Leserfrage: Kann im Krankenhaus erlaubt sein, was im ambulanten Bereich verboten ist?
Im Leserforum beantworten wir Fragen der Oberärzte, die sie an die OH-Redaktion gerichtet haben.
FRAGE: Die Leitung meiner Klinik möchte ein neues Behandlungsverfahren etablieren, das aus den USA kommt. Ich weiß, dass dieses Verfahren in der ambulanten vertragsärztlichen Versorgung noch nicht zugelassen ist. Kürzlich hat aber ein Kollege berichtet, dass im stationären Bereich neuartige Behandlungsverfahren eher zulässig seien als im ambulanten Bereich. Dies hänge mit den unterschiedlichen Vergütungssystematiken zusammen. Stimmt das? Wie soll ich mich verhalten, wenn die Klinikleitung oder mein Chefarzt auf mich zukommt?
ANTWORT: Tatsächlich unterscheidet sich die Vergütungssystematik des stationären Bereichs erheblich vom vertragsärztlichen Honorarsystem. Dies betrifft insbesondere neuartige Behandlungsmethoden.
Ambulant: Verbot mit Erlaubnisvorbehalt
Für den ambulanten vertragsärztlichen Sektor gilt ein Verbot mit Erlaubnisvorbehalt. Dies bedeutet: Vom Grundsatz her ist erst einmal alles verboten – es sei denn, der G-BA (Gemeinsamer Bundesausschuss) hat die Behandlungsmethode als zulässig und abrechnungsfähig anerkannt. Erst dann wird die Methode in den EBM (Einheitlichen Bewertungsmaßstab) aufgenommen.

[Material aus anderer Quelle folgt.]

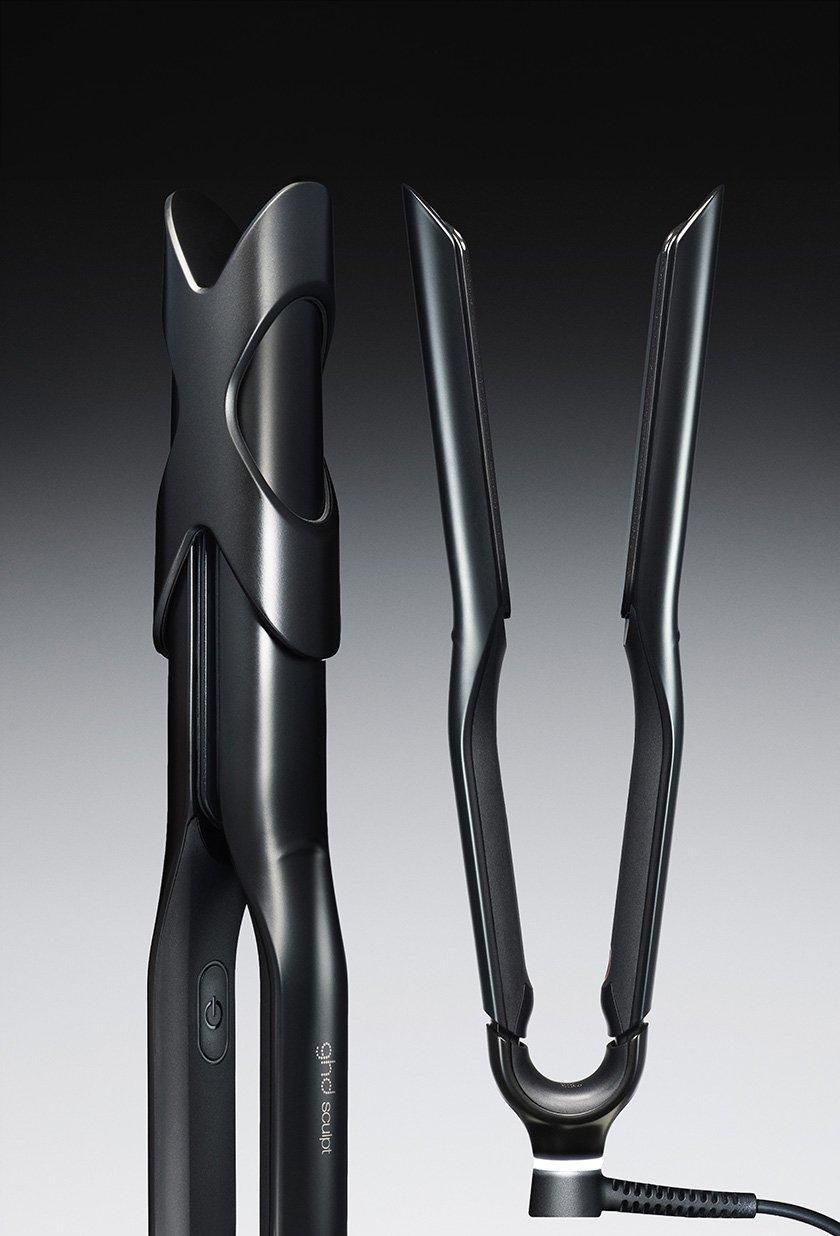 Sculpt26_CampaignPage_ProductCarousel_BlackProduct_Global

Stationär: Erlaubnis mit Verbotsvorbehalt
Genau umgekehrt ist es im stationären Sektor: Hier gilt eine Erlaubnis mit Verbotsvorbehalt: Es ist zunächst alles erlaubt – es sei denn, der G-BA hat ein Negativ-Votum abgegeben. Das Gesetz fordert allerdings, dass die Methode „das Potenzial einer erforderlichen Behandlungsalternative bietet und ihre Anwendung nach den Regeln der ärztlichen Kunst erfolgt, sie also insbesondere medizinisch indiziert und notwendig ist.“ Liegen diese Voraussetzungen vor, ist ein neuartiges Behandlungsverfahren stationär zulässig und abrechenbar – auch ohne Positiv-Votum des G-BA.
Die Begründung des Gesetzgebers für die unterschiedliche Systematik: Im stationären Bereich bestehe eine höhere Kontrolldichte, da sich die Klinikärzte gegenseitig im Auge hätten. Im Ergebnis lässt sich sagen: Wenn eine neuartige Behandlungsmethode für den ambulanten vertragsärztlichen Bereich (noch) nicht zugelassen ist, heißt dies nicht zwingend, dass die Etablierung dieser Methode auch im stationären Bereich a priori verboten wäre. Aber auch im stationären Bereich gilt das Wirtschaftlichkeitsgebot: Alle Leistungen müssen ausreichend, zweckmäßig und wirtschaftlich sein und dürfen das Maß des medizinisch Notwendigen nicht überschreiten.
Liegen diese Voraussetzungen vor, kann eine Behandlungsmethode in der Klinik anwendbar sein, selbst wenn sie im ambulanten Bereich unzulässig ist.